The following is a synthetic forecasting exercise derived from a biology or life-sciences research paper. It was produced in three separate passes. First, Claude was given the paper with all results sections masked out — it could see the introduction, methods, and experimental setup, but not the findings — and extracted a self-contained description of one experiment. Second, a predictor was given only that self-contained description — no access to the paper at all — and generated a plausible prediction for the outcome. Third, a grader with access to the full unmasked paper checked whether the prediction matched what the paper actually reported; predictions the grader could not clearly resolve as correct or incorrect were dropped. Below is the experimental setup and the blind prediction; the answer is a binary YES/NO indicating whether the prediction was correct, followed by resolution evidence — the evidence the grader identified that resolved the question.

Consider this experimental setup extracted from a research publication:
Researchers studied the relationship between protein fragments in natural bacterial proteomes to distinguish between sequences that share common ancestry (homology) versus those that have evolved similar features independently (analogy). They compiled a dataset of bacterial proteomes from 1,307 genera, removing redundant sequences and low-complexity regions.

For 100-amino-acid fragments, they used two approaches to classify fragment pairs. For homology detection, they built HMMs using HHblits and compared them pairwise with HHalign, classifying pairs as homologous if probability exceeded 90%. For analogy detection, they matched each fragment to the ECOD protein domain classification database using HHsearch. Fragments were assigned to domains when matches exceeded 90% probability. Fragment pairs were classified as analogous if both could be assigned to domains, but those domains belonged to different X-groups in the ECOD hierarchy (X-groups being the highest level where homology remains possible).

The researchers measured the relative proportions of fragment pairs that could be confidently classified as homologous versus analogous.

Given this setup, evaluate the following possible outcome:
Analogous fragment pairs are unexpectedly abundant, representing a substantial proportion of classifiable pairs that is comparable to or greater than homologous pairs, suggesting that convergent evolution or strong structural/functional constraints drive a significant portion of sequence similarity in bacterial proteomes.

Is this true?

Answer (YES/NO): YES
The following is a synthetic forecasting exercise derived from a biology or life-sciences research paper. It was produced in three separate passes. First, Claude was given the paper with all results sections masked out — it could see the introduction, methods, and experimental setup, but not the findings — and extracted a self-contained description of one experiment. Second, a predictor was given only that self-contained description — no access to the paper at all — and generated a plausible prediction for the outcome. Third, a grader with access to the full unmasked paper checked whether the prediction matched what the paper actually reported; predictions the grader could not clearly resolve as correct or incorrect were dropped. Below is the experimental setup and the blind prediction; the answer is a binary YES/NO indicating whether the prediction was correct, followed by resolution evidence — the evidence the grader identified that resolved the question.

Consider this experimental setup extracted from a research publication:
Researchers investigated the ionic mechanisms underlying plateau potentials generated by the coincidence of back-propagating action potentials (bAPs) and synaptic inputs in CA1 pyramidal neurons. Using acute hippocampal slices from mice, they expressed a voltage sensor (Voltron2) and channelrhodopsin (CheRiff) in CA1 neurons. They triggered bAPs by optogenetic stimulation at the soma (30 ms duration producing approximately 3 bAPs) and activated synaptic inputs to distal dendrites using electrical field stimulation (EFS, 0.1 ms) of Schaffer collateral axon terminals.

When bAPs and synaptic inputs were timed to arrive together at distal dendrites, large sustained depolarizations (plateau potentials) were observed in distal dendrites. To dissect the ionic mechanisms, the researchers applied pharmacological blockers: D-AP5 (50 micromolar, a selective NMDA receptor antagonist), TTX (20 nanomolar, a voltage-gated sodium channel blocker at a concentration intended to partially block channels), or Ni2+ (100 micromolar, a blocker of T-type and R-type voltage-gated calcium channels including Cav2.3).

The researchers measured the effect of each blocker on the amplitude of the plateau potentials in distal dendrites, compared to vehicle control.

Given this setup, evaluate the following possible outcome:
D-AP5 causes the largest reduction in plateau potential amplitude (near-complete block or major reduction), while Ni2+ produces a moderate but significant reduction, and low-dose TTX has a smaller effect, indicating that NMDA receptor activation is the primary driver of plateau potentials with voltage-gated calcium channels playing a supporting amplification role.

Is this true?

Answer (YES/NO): NO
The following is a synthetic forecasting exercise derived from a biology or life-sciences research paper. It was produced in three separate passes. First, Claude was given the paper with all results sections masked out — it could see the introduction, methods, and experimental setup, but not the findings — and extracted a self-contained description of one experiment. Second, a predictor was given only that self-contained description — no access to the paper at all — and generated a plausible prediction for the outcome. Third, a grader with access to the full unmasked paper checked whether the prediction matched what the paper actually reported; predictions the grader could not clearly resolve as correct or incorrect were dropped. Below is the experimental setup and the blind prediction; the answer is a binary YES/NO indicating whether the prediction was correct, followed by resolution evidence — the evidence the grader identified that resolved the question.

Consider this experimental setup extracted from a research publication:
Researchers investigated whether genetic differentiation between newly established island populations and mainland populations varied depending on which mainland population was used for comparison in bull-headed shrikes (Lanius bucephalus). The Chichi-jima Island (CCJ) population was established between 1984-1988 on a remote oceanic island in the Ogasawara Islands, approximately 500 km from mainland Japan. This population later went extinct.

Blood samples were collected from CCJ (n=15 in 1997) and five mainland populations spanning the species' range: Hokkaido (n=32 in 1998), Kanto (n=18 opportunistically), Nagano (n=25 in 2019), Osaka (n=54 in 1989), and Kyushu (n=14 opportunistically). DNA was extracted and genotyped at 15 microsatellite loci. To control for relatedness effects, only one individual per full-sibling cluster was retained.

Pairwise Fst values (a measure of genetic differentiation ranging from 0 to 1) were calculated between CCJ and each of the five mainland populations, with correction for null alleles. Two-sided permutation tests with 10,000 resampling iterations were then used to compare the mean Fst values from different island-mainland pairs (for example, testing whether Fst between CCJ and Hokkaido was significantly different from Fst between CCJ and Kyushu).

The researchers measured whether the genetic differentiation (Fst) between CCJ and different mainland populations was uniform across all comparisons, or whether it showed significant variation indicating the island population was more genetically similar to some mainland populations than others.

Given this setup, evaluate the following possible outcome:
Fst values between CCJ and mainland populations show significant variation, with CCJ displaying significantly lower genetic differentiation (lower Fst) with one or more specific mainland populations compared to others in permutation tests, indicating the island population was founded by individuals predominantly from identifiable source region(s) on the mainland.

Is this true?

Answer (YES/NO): NO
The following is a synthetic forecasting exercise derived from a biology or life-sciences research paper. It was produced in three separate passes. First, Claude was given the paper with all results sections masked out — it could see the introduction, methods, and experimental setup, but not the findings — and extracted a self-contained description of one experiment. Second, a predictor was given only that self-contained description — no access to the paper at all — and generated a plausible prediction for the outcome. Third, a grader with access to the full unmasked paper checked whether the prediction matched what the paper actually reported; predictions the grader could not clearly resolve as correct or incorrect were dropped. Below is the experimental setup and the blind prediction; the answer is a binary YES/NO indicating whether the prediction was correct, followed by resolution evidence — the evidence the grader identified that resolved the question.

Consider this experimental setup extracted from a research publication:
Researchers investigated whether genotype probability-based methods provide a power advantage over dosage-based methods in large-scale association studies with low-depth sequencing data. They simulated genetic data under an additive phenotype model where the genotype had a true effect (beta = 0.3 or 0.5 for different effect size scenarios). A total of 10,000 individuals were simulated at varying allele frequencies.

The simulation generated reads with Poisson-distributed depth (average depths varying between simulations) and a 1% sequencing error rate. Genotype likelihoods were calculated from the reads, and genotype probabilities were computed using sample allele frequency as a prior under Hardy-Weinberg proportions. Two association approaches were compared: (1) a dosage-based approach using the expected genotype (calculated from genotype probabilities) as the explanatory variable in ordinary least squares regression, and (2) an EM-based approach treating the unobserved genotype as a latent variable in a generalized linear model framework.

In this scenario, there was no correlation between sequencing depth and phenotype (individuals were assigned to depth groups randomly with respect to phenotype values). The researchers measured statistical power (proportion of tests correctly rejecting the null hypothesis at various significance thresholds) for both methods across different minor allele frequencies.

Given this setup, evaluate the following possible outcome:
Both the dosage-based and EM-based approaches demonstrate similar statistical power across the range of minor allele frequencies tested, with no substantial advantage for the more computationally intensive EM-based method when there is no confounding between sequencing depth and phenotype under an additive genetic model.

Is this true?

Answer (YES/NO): YES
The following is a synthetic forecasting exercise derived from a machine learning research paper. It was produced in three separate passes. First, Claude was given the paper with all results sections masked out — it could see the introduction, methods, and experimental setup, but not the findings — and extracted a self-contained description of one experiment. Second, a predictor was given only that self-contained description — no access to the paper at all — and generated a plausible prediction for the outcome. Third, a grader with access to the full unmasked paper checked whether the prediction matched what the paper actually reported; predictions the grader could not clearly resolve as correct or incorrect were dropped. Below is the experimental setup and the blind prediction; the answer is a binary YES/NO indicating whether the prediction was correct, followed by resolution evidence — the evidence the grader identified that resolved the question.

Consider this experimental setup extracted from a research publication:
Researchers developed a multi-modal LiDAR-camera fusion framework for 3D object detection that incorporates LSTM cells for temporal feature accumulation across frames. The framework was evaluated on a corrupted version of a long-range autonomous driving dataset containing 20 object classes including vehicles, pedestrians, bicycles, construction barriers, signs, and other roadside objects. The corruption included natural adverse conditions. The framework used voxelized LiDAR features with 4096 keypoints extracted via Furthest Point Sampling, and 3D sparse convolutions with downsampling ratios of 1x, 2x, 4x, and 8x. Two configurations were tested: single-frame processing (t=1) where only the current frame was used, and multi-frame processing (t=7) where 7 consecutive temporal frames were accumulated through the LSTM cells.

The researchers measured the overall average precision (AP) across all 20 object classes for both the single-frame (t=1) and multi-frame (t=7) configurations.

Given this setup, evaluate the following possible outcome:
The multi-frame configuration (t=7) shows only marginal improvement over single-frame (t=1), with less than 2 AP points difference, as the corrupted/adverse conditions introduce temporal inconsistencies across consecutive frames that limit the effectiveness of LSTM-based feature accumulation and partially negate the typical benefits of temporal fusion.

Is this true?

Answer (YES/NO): YES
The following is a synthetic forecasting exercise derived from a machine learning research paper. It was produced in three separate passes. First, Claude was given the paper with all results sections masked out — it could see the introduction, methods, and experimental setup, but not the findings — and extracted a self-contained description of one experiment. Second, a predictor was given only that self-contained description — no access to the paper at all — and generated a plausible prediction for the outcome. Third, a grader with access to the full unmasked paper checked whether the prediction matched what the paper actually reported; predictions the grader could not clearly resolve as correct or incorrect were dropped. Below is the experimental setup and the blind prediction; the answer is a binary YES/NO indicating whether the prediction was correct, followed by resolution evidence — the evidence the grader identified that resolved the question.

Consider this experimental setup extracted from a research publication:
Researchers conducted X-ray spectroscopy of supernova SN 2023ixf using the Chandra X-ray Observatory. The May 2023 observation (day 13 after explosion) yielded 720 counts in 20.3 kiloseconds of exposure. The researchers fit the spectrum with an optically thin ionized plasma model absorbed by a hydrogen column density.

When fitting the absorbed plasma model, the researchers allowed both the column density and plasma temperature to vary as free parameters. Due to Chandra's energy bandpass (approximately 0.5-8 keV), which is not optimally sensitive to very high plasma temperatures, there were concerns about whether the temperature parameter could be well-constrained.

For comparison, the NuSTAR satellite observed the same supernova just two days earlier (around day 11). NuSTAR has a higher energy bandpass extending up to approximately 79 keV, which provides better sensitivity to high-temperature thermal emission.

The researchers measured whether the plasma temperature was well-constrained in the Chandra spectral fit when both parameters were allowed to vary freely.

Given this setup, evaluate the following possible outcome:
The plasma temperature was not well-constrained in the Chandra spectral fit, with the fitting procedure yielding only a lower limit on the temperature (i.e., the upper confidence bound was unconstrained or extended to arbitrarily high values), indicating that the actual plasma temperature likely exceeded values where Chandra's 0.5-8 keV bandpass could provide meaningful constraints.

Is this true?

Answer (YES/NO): YES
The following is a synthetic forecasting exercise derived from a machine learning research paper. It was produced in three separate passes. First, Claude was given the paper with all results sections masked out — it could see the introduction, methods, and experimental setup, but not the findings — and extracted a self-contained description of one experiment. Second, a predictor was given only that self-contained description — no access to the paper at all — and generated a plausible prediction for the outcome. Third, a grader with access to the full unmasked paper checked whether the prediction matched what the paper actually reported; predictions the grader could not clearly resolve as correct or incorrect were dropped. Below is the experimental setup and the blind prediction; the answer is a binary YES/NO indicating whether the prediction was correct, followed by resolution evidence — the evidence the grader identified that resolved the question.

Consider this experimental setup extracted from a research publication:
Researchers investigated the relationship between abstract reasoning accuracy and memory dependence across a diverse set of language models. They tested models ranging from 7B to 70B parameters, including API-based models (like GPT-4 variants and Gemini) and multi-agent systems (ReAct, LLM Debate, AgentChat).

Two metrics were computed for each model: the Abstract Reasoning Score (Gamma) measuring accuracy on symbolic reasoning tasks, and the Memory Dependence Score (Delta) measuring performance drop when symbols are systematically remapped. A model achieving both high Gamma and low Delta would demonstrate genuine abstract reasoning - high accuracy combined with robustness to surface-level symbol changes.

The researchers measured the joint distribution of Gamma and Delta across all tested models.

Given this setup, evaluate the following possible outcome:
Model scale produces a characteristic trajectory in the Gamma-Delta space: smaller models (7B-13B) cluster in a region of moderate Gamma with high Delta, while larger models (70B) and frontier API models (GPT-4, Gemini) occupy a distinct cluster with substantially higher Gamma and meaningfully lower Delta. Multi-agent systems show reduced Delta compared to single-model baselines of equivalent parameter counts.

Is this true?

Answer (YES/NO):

⁂

TASK GOAL:
Through the final line of the listing, beginning at the line that contains "Model scale produces", every line is to be set down exactly, with no others.

RESULT FOR THIS EXERCISE:
Model scale produces a characteristic trajectory in the Gamma-Delta space: smaller models (7B-13B) cluster in a region of moderate Gamma with high Delta, while larger models (70B) and frontier API models (GPT-4, Gemini) occupy a distinct cluster with substantially higher Gamma and meaningfully lower Delta. Multi-agent systems show reduced Delta compared to single-model baselines of equivalent parameter counts.

Is this true?

Answer (YES/NO):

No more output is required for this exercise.